The term refers to all freeborn Ottoman Turkish mounted troops other than akıncı and tribal horsemen in the Ottoman army. The word was used almost synonymously with cavalry. The sipahis formed two distinct types of cavalry: feudal-like, provincial timarlı sipahi (timariots) which consisted most of the Ottoman army, and salaried, regular kapıkulu sipahi (sipahi of the Porte), which constituted the cavalry part of the Ottoman household troops.

The equipment and tactics differed between the Anatolian and Balkan Timarli Sipahi. The Anatolian Sipahi were equipped and fought as classic horse archers, shooting while galloping, yet they weren't nomadic cavalry and their status was similar to medium cavalry class. Balkan Timarli Sipahis wore chainmail, rode barded horses and carried lances and javelins, and fought as medium cavalry.

Timarli Sipahis of the classical Ottoman period usually comprised the bulk of the army and did the majority of the fighting on the battlefield. While infantry troops at the army's center maintained a static battle line, the cavalry flanks constituted its mobile striking arm. During battle, Timarli Sipahi tactics were used, opening the conflict with skirmishes and localized skirmishes with enemy cavalry. Regiments of Timarli Sipahis made charges against weaker or isolated units and retreated back to the main body of troops whenever confronted with heavy cavalry. During one regiment's retreat, other regiments of sipahis may have charged the chasing enemy's flanks. Such tactics served to draw enemy cavalry away from infantry support, break their cohesion, and isolate and overwhelm them with numerical superiority. Anatolian Sipahis had the ability to harass and provoke opposing troops with arrow shots. More heavily equipped Balkan Sipahis carried javelins for protection against enemy horsemen during their tactical retreats. All cavalry flanks of the Ottoman army fought a fluid, mounted type of warfare around the center of the army, which served as a stable pivot.

Problem 1 » List the items of equipment that the passage on the sipahis says the Balkan Timarli Sipahis wore, rode, or carried.
The passage on the sipahis and the entries are separate material.

Entries on spatial positioning »
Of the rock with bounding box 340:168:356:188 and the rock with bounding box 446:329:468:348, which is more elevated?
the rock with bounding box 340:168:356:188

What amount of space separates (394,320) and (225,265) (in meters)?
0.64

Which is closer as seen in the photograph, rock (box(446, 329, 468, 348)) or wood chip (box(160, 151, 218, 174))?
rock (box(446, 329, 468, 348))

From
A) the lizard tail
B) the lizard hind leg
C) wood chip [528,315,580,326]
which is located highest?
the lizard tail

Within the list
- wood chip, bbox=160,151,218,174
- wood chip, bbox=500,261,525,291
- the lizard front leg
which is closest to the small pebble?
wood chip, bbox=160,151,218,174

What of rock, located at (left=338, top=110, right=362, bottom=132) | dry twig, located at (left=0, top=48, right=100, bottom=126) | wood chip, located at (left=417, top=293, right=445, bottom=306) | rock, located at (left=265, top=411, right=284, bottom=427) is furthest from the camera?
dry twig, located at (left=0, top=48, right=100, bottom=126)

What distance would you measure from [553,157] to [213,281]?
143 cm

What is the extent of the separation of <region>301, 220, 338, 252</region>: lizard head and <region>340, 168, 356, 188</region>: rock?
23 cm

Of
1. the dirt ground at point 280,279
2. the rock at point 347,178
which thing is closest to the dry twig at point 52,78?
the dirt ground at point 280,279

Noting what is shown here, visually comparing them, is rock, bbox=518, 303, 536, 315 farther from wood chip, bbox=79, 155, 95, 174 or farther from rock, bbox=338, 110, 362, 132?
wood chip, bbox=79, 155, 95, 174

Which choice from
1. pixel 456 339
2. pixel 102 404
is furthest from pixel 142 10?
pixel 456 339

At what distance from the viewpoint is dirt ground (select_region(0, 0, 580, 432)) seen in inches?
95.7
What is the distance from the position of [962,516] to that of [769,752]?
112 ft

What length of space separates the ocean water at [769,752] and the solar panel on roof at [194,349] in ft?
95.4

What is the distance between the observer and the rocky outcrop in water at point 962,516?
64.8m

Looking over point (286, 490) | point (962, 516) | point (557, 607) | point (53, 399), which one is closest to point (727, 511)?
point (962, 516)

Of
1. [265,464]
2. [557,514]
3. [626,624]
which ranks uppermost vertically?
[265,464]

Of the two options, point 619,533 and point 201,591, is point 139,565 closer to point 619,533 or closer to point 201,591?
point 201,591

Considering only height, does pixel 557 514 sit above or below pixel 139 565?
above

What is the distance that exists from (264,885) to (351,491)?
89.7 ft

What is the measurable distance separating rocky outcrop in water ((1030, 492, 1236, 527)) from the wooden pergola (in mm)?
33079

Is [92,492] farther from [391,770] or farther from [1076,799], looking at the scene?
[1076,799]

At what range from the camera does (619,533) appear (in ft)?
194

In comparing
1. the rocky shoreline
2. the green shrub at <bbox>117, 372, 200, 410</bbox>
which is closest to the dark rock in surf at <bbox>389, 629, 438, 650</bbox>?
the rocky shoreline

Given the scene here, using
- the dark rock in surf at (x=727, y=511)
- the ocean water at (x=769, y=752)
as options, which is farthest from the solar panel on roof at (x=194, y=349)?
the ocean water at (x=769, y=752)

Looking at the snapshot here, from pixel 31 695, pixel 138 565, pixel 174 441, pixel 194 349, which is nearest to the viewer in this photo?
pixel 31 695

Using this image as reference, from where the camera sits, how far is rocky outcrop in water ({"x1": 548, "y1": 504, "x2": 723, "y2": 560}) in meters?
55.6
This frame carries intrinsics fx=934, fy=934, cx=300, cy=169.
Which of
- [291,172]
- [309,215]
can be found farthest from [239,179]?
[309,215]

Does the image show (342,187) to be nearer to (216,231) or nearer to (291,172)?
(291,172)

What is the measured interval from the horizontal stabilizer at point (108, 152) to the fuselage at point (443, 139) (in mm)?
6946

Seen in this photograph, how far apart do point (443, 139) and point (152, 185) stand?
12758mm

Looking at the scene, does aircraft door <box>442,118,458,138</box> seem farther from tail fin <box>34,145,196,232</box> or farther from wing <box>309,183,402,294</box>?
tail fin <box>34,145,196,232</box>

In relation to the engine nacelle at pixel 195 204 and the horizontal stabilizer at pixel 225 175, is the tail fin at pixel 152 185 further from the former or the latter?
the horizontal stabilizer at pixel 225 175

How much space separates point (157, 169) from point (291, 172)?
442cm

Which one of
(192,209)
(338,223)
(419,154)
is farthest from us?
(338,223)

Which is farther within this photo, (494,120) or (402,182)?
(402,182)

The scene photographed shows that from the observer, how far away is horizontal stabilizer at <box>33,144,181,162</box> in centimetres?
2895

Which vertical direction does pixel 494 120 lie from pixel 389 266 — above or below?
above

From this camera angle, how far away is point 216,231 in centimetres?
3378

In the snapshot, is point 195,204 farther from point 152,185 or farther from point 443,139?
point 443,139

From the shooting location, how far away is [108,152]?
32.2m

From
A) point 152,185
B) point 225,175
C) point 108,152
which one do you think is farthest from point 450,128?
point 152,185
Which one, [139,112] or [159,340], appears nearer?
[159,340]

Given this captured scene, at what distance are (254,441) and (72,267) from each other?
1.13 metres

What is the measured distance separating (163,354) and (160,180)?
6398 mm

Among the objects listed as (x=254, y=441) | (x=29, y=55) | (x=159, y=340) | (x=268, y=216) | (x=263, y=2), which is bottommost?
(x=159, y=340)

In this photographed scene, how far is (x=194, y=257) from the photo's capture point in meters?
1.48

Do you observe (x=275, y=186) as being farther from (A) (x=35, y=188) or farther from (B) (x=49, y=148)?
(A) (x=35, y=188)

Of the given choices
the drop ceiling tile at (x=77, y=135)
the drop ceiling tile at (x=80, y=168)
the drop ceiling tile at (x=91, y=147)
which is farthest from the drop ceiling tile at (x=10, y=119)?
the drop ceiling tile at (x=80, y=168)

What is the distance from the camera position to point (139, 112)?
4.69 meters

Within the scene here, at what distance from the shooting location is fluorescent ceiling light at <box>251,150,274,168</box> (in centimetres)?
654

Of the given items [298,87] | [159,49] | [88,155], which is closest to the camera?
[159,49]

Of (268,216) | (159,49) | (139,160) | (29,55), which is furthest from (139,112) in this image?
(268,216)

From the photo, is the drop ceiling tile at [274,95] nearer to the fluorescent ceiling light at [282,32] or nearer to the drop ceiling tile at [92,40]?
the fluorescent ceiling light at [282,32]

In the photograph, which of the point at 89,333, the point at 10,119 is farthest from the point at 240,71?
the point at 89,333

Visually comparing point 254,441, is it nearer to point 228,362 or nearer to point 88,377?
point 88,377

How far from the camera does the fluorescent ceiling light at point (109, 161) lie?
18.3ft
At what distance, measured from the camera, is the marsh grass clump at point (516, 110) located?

* * *

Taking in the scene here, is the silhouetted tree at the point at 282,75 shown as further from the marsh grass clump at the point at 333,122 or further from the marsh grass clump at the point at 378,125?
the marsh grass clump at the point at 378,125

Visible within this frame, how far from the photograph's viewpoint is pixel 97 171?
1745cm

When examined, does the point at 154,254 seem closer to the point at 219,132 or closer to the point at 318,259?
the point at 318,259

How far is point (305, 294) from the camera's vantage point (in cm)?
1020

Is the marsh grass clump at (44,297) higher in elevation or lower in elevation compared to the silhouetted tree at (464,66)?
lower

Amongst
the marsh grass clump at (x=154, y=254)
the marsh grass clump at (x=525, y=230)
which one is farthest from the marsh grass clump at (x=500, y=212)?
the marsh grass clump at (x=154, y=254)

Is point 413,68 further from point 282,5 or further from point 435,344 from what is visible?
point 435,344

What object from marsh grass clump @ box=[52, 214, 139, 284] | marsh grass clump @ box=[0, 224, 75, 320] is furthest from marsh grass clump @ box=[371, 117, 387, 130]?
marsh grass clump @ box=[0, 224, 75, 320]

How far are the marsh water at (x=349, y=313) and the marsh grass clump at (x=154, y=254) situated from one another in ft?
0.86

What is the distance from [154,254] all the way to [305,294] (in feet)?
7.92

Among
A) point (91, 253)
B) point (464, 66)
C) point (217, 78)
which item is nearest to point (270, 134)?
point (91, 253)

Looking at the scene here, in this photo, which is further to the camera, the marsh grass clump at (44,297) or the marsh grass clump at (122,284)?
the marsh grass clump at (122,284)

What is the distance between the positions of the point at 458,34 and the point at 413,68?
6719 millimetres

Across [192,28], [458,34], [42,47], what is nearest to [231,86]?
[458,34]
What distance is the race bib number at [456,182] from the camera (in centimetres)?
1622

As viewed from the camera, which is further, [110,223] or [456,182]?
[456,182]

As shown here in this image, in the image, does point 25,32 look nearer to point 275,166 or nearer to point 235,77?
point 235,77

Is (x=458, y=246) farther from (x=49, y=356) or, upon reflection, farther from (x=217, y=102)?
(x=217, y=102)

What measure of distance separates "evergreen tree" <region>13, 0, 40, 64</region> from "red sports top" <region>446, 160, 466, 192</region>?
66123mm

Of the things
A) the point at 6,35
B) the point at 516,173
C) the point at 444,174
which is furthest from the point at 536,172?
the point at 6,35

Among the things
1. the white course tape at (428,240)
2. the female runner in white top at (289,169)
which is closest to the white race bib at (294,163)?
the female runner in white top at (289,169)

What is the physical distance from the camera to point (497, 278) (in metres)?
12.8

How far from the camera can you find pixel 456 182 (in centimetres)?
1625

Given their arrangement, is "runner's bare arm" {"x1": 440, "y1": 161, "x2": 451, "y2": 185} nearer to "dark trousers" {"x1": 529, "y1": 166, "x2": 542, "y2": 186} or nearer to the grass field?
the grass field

Problem 2 » Report every line of the entries that contains the string "shooting", matching case exactly.

Worked answer 1 » Chainmail, barded horses, lances, and javelins.

Worked answer 2 »
From the shooting location, how far away is [108,152]?
Within the scene here, at what distance from the shooting location is fluorescent ceiling light at <box>251,150,274,168</box> (in centimetres)?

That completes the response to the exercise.